A novel strategy to applying the analytical solution of the Schrödinger equation via angular prolate spheroidal (APS) function was developed. It provides a simple and accurate approach to calculating the energy levels, splitting and tunneling frequency in symmetrical double well potentials. The strategy consists of modeling the potential energy surface (PES) with an appropriate intrinsic reaction coordinate (IRC) curve, and its fitting to the solvable symmetric trigonometric potential. The parameter L is solved via the variation method. The accuracy was tested against using the same steps with the WKB method and the instanton-soliton approach to NH₃, ND₃ and methyl substituted amines. For NH₃, the tunneling frequencies were $2.56,3.67$ and $1.12\times {10}^{10}$ s⁻¹, using the APS function, WKB and instanton approaches respectively, while the experimental is $2.38\times {10}^{10}$ s⁻¹. The results show that it produced the most accurate results with a straightforward calculation, and in regions where the semi-classical fails.

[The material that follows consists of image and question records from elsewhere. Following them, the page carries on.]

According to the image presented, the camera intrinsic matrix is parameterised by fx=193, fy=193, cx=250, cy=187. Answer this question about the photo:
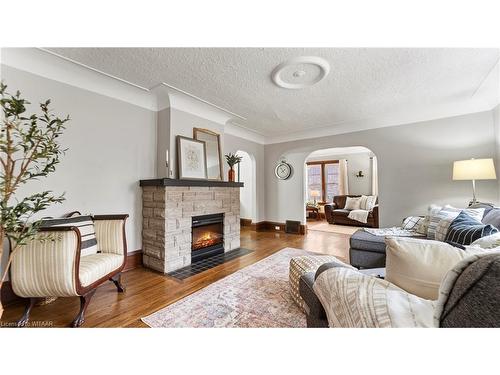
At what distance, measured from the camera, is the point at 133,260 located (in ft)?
8.65

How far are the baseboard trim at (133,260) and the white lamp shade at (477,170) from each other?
4.49m

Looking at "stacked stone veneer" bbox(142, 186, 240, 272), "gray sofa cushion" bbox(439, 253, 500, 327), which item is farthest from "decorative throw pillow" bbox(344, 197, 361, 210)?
"gray sofa cushion" bbox(439, 253, 500, 327)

提出了一种通过角扁球体（APS）函数应用薛定ding方程的解析解的新策略。它提供了一种简单而准确的方法来计算对称双阱势能中的能级，分裂和隧穿频率。该策略包括用适当的本征反应坐标（IRC）曲线对势能面（PES）进行建模，并将其拟合为可解决的对称三角势。参数L通过变化方法求解。使用WKB方法和瞬时孤子方法对NH ₃，ND ₃和甲基取代的胺使用相同的步骤测试了准确性。对于NH ₃，隧穿频率为$2.56，3.67$ 和 $1.12\times {10}^{10}$ s ^-1，分别使用APS函数，WKB和Instanton方法，而实验是$2.38\times {10}^{10}$ s ^-1。结果表明，它通过简单的计算以及在半经典失败的区域中产生了最准确的结果。